> [TEXT PROVIDED]:
******
Saving animated GIFs using PIL (image saved does not animate)

I have Apache2 + PIL + Django + X-sendfile. My problem is that when I save an animated GIF, it won't "animate" when I output through the browser.
Here is my code to display the image located outside the public accessible directory.
def raw(request,uuid):
target = str(uuid).split('.')[:-1][0]
image = Uploads.objects.get(uuid=target)
path = image.path
filepath = os.path.join(path,"%s.%s" % (image.uuid,image.ext))
response = HttpResponse(mimetype=mimetypes.guess_type(filepath))
response['Content-Disposition']='filename="%s"'\
%smart_str(image.filename)
response["X-Sendfile"] = filepath
response['Content-length'] = os.stat(filepath).st_size
return response
UPDATE
It turns out that it works. My problem is when I try to upload an image via URL. It probably doesn't save the entire GIF?
******
> [INFORMATION SUPPLIED]:
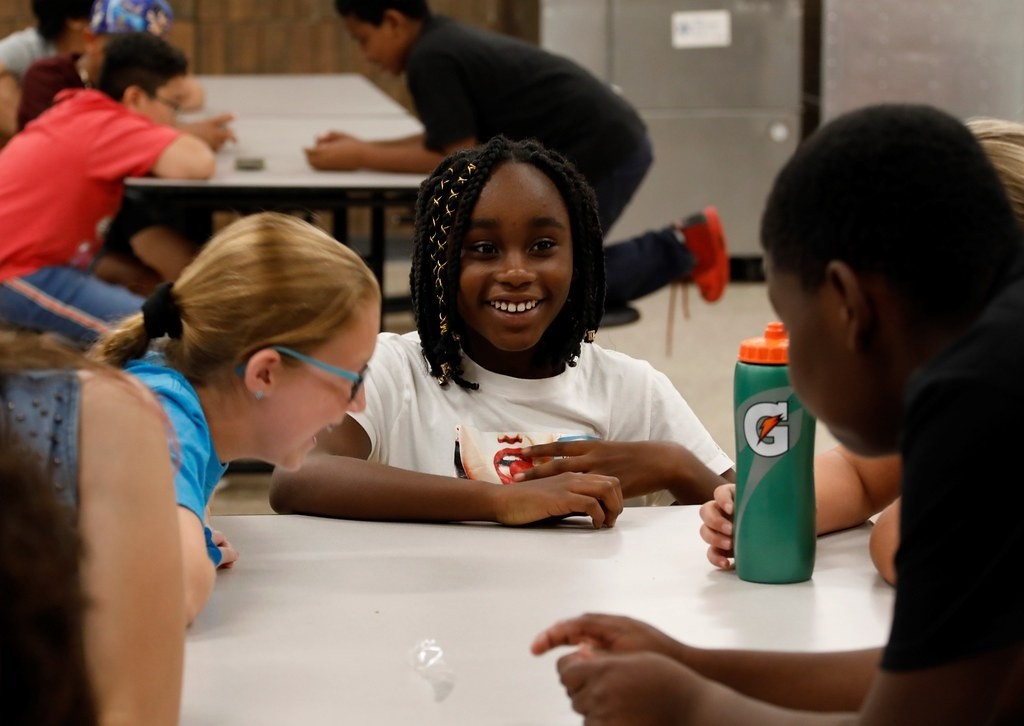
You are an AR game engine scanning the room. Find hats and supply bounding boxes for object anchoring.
[90,0,174,38]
******
> [SET TASKS]:
(a) Repeat the post on saving animated GIFs with PIL from "I have Apache2" to "public accessible directory.".
(b) Pick up the post on saving animated GIFs with PIL from where it stops.
You won't need the lines for any of this.

> [EXPECTED RESULTS]:
(a)
I have Apache2 + PIL + Django + X-sendfile. My problem is that when I save an animated GIF, it won't "animate" when I output through the browser.
Here is my code to display the image located outside the public accessible directory.

(b)
def handle_url_file(request):
"""
Open a file from a URL.
Split the file to get the filename and extension.
Generate a random uuid using rand1()
Then save the file.
Return the UUID when successful.
"""
try:
file = urllib.urlopen(request.POST['url'])
randname = rand1(settings.RANDOM_ID_LENGTH)
newfilename = request.POST['url'].split('/')[-1]
ext = str(newfilename.split('.')[-1]).lower()
im = cStringIO.StringIO(file.read()) # constructs a StringIO holding the image
img = Image.open(im)
filehash = checkhash(im)
image = Uploads.objects.get(filehash=filehash)
uuid = image.uuid
return "%s" % (uuid)
except Uploads.DoesNotExist:
img.save(os.path.join(settings.UPLOAD_DIRECTORY,(("%s.%s")%(randname,ext))))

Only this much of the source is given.